# [EXERCISE]
Reproduce every one of the entries below word for word, without changing or leaving out anything.

# [PROVIDED MATERIAL]
==========

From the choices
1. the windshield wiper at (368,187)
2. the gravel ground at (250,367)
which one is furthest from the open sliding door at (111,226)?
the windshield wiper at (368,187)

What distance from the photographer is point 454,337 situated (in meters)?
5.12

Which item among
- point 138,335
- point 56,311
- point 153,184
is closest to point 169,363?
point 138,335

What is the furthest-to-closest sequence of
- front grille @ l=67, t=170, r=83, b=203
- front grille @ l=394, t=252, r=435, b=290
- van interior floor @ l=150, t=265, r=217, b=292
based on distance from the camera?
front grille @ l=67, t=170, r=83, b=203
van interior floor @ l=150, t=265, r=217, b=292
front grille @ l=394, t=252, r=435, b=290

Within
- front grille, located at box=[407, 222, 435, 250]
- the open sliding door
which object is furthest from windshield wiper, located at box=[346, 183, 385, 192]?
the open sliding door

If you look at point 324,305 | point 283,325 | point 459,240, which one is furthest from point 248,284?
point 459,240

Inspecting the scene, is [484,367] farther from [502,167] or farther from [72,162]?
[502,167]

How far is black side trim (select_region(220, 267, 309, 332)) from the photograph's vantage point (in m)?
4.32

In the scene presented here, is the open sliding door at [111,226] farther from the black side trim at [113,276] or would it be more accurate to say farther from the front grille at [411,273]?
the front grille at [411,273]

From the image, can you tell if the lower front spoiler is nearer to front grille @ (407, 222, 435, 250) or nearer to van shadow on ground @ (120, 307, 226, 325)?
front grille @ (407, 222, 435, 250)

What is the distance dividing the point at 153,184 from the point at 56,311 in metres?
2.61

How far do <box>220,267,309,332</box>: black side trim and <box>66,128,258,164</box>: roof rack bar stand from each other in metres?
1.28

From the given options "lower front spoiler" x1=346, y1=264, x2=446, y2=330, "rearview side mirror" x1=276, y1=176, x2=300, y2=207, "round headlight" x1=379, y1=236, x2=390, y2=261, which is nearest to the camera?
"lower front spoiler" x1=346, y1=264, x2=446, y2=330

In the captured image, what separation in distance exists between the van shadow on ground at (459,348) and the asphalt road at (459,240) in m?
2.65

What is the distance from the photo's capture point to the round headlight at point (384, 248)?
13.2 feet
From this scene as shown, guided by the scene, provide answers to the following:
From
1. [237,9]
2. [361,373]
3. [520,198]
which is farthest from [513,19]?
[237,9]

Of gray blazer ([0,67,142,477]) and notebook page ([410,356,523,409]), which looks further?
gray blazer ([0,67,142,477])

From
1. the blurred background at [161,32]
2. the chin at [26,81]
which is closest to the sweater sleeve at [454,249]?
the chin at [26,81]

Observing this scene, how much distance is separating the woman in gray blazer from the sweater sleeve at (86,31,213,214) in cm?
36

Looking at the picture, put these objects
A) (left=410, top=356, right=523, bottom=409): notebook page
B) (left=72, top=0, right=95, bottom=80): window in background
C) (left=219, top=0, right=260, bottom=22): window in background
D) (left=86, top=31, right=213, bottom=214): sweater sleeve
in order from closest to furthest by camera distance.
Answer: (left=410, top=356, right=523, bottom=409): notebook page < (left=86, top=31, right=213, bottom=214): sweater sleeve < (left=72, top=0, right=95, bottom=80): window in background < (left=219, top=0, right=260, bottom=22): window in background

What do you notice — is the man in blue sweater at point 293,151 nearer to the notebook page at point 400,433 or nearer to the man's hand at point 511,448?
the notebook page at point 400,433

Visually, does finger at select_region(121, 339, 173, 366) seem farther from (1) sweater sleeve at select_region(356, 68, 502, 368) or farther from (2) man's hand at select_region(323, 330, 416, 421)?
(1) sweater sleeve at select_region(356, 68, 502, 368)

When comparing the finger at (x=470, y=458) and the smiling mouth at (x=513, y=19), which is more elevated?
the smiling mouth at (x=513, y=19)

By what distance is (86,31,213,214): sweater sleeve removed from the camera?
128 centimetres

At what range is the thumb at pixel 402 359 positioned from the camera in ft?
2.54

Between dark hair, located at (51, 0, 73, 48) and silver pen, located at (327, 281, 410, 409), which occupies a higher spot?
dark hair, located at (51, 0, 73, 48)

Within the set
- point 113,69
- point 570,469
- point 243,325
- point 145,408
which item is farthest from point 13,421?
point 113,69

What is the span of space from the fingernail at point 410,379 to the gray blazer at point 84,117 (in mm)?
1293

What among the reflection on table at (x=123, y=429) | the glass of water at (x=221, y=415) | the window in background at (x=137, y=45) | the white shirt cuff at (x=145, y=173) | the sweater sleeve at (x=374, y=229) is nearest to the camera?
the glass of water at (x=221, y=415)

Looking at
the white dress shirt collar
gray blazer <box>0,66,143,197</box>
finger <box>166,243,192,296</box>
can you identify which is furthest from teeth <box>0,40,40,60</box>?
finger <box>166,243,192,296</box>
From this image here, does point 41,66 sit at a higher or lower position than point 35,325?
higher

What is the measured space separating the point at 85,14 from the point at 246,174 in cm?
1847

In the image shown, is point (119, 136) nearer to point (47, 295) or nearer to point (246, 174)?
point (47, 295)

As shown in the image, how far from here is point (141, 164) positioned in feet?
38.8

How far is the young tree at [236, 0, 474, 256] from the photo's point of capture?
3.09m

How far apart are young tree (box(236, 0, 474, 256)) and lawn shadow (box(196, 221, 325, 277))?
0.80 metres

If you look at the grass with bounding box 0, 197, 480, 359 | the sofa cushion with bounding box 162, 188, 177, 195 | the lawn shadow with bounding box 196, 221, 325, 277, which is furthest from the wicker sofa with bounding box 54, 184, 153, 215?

==========

# [TASK ANSWER]
From the choices
1. the windshield wiper at (368,187)
2. the gravel ground at (250,367)
which one is furthest from the open sliding door at (111,226)?
the windshield wiper at (368,187)

What distance from the photographer is point 454,337 situated (in meters)?
5.12

Which item among
- point 138,335
- point 56,311
- point 153,184
is closest to point 169,363?
point 138,335

What is the furthest-to-closest sequence of
- front grille @ l=67, t=170, r=83, b=203
- front grille @ l=394, t=252, r=435, b=290
- van interior floor @ l=150, t=265, r=217, b=292
based on distance from the camera?
front grille @ l=67, t=170, r=83, b=203
van interior floor @ l=150, t=265, r=217, b=292
front grille @ l=394, t=252, r=435, b=290

Within
- front grille, located at box=[407, 222, 435, 250]
- the open sliding door
which object is furthest from windshield wiper, located at box=[346, 183, 385, 192]?
the open sliding door

If you look at point 324,305 | point 283,325 | point 459,240, which one is furthest from point 248,284?
point 459,240

Inspecting the scene, is [484,367] farther from [502,167] or farther from [72,162]?
[502,167]

How far is black side trim (select_region(220, 267, 309, 332)) from the photograph's vantage point (in m)?
4.32

In the scene presented here, is the open sliding door at [111,226] farther from the black side trim at [113,276] or would it be more accurate to say farther from the front grille at [411,273]?
the front grille at [411,273]

From the image, can you tell if the lower front spoiler is nearer to front grille @ (407, 222, 435, 250) or nearer to van shadow on ground @ (120, 307, 226, 325)?
front grille @ (407, 222, 435, 250)

What is the distance dividing the point at 153,184 from the point at 56,311 in metres?
2.61

How far do <box>220,267,309,332</box>: black side trim and <box>66,128,258,164</box>: roof rack bar stand from each other in metres?
1.28

From the given options "lower front spoiler" x1=346, y1=264, x2=446, y2=330, "rearview side mirror" x1=276, y1=176, x2=300, y2=207, "round headlight" x1=379, y1=236, x2=390, y2=261, which is nearest to the camera?
"lower front spoiler" x1=346, y1=264, x2=446, y2=330

In the captured image, what separation in distance exists between the van shadow on ground at (459,348) and the asphalt road at (459,240) in m?
2.65

What is the distance from the photo's capture point to the round headlight at point (384, 248)?
13.2 feet
From this scene as shown, guided by the scene, provide answers to the following:
From
1. [237,9]
2. [361,373]
3. [520,198]
which is farthest from [513,19]?
[237,9]

Of gray blazer ([0,67,142,477]) and notebook page ([410,356,523,409]), which looks further?
gray blazer ([0,67,142,477])

From
1. the blurred background at [161,32]
2. the chin at [26,81]
which is closest to the sweater sleeve at [454,249]?
the chin at [26,81]

Observing this scene, how much distance is separating the woman in gray blazer from the sweater sleeve at (86,31,213,214) in cm?
36

Looking at the picture, put these objects
A) (left=410, top=356, right=523, bottom=409): notebook page
B) (left=72, top=0, right=95, bottom=80): window in background
C) (left=219, top=0, right=260, bottom=22): window in background
D) (left=86, top=31, right=213, bottom=214): sweater sleeve
in order from closest to furthest by camera distance.
Answer: (left=410, top=356, right=523, bottom=409): notebook page < (left=86, top=31, right=213, bottom=214): sweater sleeve < (left=72, top=0, right=95, bottom=80): window in background < (left=219, top=0, right=260, bottom=22): window in background

What do you notice — is the man in blue sweater at point 293,151 nearer to the notebook page at point 400,433 or nearer to the man's hand at point 511,448?
the notebook page at point 400,433

Visually, does finger at select_region(121, 339, 173, 366) seem farther from (1) sweater sleeve at select_region(356, 68, 502, 368) or farther from (2) man's hand at select_region(323, 330, 416, 421)?
(1) sweater sleeve at select_region(356, 68, 502, 368)

When comparing the finger at (x=470, y=458) and the smiling mouth at (x=513, y=19), which is more elevated?
the smiling mouth at (x=513, y=19)

By what distance is (86,31,213,214): sweater sleeve removed from the camera?
128 centimetres

At what range is the thumb at pixel 402 359 positioned from the camera in ft?
2.54

Between dark hair, located at (51, 0, 73, 48) and silver pen, located at (327, 281, 410, 409), which occupies a higher spot?
dark hair, located at (51, 0, 73, 48)

Within the set
- point 113,69
- point 570,469
- point 243,325
- point 145,408
which item is farthest from point 13,421?
point 113,69

What is the span of space from the fingernail at point 410,379 to the gray blazer at point 84,117 (in mm)?
1293

What among the reflection on table at (x=123, y=429) | the glass of water at (x=221, y=415) | the window in background at (x=137, y=45) | the white shirt cuff at (x=145, y=173) | the sweater sleeve at (x=374, y=229) is nearest to the camera?
the glass of water at (x=221, y=415)

Looking at
the white dress shirt collar
gray blazer <box>0,66,143,197</box>
finger <box>166,243,192,296</box>
can you identify which is furthest from teeth <box>0,40,40,60</box>?
finger <box>166,243,192,296</box>
From this image here, does point 41,66 sit at a higher or lower position than point 35,325?
higher

What is the measured space separating the point at 85,14 from the point at 246,174 in cm?
1847

In the image shown, is point (119, 136) nearer to point (47, 295) or nearer to point (246, 174)?
point (47, 295)

As shown in the image, how far from here is point (141, 164) positioned in feet?
38.8

How far is the young tree at [236, 0, 474, 256] from the photo's point of capture?
3.09m

How far apart are young tree (box(236, 0, 474, 256)) and lawn shadow (box(196, 221, 325, 277))?
0.80 metres

If you look at the grass with bounding box 0, 197, 480, 359 | the sofa cushion with bounding box 162, 188, 177, 195 | the lawn shadow with bounding box 196, 221, 325, 277, which is furthest from the wicker sofa with bounding box 54, 184, 153, 215?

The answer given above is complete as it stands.